# [Task brief]
Can you recast the items from the line with "Which is the wooden" to the line with "10442 millimetres" as a two-column CSV headed item and answer, one row per item, with each value in its own quoted field and any line breaks turned into spaces?

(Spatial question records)

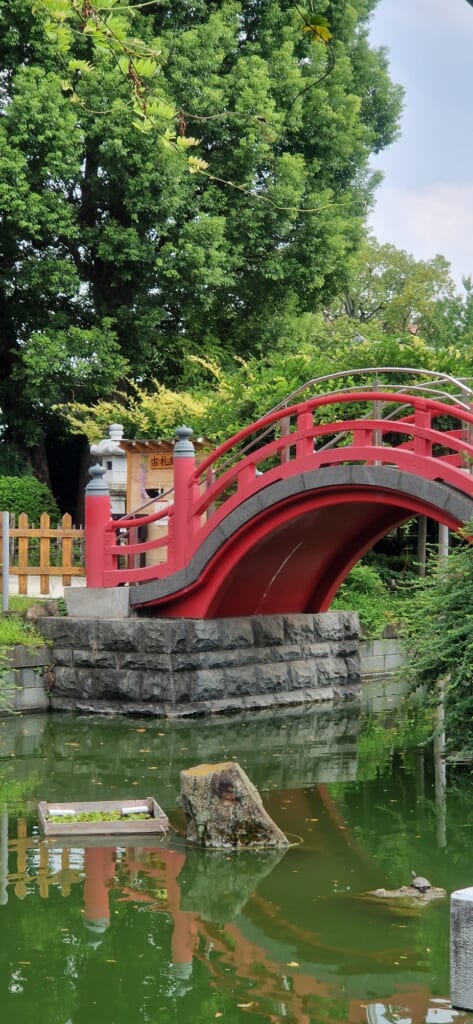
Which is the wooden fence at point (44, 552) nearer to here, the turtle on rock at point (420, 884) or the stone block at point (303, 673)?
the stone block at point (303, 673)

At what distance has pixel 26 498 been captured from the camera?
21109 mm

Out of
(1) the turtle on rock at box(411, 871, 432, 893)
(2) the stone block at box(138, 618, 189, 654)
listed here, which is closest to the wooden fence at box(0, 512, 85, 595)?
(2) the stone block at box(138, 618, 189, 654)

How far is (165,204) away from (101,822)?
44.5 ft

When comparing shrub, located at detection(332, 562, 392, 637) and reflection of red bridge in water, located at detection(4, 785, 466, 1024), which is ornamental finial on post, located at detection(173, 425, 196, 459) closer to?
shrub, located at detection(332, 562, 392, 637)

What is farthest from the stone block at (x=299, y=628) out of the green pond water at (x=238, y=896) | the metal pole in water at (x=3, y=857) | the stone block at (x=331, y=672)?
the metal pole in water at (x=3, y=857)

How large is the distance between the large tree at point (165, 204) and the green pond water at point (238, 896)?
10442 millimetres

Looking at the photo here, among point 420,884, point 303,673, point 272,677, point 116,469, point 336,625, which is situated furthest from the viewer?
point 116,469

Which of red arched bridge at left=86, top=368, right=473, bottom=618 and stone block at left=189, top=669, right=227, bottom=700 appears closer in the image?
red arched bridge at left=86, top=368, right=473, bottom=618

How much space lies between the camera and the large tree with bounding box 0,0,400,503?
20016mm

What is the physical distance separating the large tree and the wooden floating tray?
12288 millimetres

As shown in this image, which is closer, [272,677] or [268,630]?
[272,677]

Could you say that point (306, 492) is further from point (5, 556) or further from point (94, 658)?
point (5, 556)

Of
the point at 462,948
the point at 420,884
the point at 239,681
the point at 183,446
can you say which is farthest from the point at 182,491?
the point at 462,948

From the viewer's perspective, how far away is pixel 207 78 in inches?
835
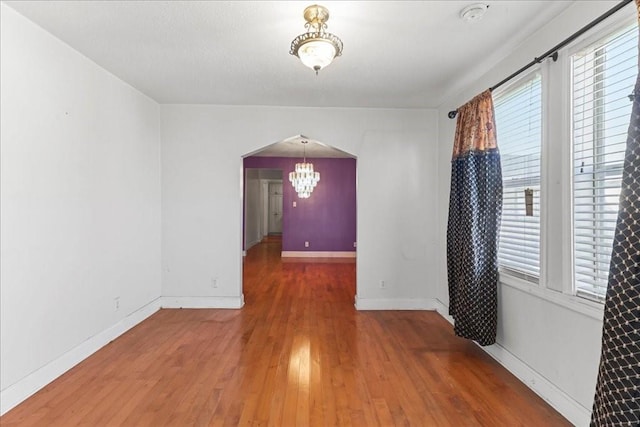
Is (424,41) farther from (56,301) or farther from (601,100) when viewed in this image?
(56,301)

* * *

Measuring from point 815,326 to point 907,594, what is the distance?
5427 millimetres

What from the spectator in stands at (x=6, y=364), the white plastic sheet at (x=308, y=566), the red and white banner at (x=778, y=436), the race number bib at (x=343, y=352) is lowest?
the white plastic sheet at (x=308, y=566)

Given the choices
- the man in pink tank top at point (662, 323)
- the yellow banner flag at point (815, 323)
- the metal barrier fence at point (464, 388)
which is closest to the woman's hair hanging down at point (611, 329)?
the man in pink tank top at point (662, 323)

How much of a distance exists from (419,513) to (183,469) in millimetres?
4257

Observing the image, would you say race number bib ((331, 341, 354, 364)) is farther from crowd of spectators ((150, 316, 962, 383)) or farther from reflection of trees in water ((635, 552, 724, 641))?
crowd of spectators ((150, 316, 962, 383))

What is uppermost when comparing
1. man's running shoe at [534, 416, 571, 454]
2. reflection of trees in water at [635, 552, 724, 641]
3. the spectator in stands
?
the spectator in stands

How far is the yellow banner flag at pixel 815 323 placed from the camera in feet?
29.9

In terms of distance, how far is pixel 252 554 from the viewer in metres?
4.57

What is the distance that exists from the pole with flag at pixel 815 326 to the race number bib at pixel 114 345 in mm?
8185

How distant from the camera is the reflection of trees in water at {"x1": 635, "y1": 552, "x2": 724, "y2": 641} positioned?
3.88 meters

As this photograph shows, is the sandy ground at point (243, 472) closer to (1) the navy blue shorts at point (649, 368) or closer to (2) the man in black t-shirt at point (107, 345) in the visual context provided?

---

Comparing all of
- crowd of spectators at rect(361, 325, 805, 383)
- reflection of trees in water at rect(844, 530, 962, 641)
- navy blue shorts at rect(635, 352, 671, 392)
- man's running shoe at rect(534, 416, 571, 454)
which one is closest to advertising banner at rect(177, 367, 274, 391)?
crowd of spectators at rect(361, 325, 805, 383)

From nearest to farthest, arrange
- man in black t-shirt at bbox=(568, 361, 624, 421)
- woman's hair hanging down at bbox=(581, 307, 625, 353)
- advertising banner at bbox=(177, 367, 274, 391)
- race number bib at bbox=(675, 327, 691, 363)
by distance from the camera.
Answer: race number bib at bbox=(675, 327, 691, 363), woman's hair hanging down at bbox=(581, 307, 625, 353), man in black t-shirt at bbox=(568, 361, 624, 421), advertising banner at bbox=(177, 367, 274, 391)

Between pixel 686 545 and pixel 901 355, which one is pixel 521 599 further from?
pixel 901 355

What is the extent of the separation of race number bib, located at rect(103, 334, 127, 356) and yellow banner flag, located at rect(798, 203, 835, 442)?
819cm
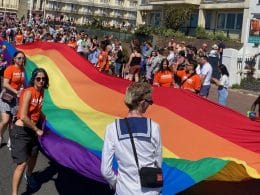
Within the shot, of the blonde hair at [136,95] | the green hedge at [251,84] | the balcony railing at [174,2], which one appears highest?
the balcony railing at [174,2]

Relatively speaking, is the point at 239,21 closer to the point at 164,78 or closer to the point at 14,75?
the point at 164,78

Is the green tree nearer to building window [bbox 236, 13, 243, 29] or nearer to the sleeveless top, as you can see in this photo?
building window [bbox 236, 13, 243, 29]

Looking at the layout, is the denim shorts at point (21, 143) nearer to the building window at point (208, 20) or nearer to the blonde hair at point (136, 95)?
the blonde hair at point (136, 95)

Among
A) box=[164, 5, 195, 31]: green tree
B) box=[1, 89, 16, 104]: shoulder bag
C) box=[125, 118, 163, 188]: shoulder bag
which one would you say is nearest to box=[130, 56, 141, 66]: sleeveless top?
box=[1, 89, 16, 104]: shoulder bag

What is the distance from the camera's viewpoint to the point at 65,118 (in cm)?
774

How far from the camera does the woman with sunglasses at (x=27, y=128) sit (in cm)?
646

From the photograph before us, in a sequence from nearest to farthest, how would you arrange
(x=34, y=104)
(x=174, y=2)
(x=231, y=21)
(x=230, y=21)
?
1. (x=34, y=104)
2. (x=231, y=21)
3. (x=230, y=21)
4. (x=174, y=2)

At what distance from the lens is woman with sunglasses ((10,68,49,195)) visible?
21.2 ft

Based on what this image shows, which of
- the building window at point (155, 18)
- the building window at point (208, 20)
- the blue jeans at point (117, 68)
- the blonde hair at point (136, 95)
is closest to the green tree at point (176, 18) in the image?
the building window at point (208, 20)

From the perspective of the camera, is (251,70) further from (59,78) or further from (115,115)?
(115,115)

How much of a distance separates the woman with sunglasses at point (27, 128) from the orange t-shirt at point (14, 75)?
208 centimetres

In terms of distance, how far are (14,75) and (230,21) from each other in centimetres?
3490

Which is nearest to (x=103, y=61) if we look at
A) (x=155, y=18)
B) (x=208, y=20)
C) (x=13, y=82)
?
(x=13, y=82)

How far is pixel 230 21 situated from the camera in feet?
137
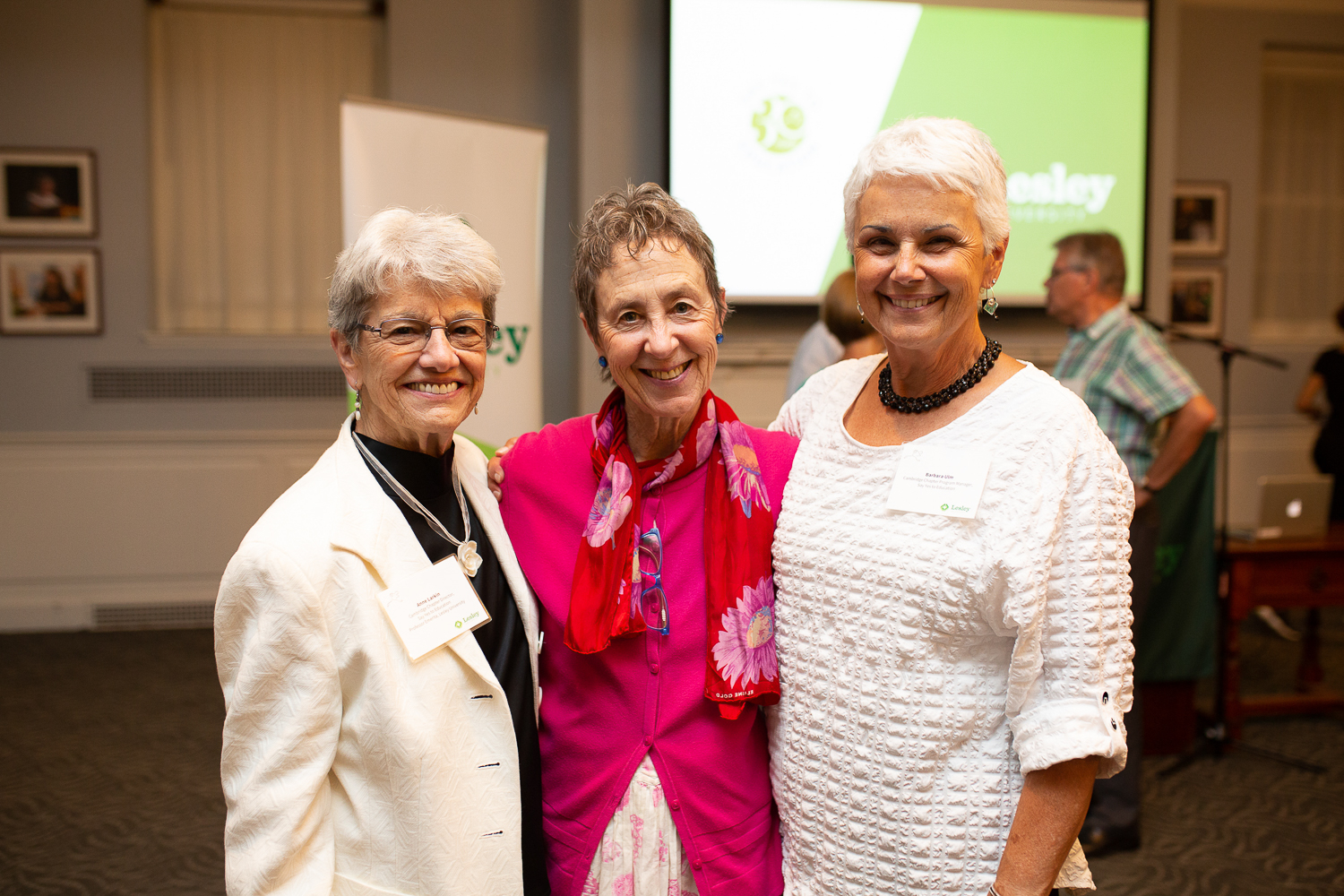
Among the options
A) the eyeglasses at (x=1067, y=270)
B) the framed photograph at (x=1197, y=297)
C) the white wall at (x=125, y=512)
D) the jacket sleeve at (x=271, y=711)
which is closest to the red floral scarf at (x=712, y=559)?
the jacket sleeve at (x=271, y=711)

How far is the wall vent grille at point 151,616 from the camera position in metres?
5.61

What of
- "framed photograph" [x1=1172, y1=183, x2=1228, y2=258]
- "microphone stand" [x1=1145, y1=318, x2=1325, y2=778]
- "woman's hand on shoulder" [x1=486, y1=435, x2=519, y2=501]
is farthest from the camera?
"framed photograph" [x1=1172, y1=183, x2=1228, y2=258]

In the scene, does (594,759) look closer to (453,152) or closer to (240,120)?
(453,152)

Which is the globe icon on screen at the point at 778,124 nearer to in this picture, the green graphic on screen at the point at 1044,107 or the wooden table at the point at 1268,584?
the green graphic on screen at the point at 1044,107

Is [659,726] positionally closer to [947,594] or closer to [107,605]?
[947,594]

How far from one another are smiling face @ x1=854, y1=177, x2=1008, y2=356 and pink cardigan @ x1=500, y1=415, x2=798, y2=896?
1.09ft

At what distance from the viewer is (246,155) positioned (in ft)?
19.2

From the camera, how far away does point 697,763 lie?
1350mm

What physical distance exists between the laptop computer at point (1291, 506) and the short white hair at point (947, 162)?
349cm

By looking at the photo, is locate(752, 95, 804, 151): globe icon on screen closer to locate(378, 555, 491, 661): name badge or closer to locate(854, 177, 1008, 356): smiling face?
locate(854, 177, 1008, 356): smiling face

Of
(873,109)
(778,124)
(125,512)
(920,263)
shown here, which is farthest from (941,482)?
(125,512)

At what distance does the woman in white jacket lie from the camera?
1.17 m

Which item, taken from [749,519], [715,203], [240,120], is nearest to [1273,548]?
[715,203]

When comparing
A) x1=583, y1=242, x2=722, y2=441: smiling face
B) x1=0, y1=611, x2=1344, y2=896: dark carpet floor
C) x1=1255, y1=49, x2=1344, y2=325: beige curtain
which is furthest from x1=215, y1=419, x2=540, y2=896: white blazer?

# [Output below]
item,answer
"Which is the wooden fence at point (44, 552) nearer to here, the turtle on rock at point (420, 884) or the stone block at point (303, 673)?","the stone block at point (303, 673)"
"At what distance has pixel 26 498 been captured from the camera?","21109 mm"
"Out of (1) the turtle on rock at box(411, 871, 432, 893) (2) the stone block at box(138, 618, 189, 654) listed here, which is closest to the wooden fence at box(0, 512, 85, 595)?","(2) the stone block at box(138, 618, 189, 654)"
"How far is (165,204) away from (101,822)?","44.5 ft"
"When comparing shrub, located at detection(332, 562, 392, 637) and reflection of red bridge in water, located at detection(4, 785, 466, 1024), which is ornamental finial on post, located at detection(173, 425, 196, 459) closer to?","shrub, located at detection(332, 562, 392, 637)"
"What is farthest from the stone block at (x=299, y=628) out of the green pond water at (x=238, y=896) | the metal pole in water at (x=3, y=857) | the stone block at (x=331, y=672)?","the metal pole in water at (x=3, y=857)"
"How large is the distance between the large tree at point (165, 204) and the green pond water at point (238, 896)?","10442 millimetres"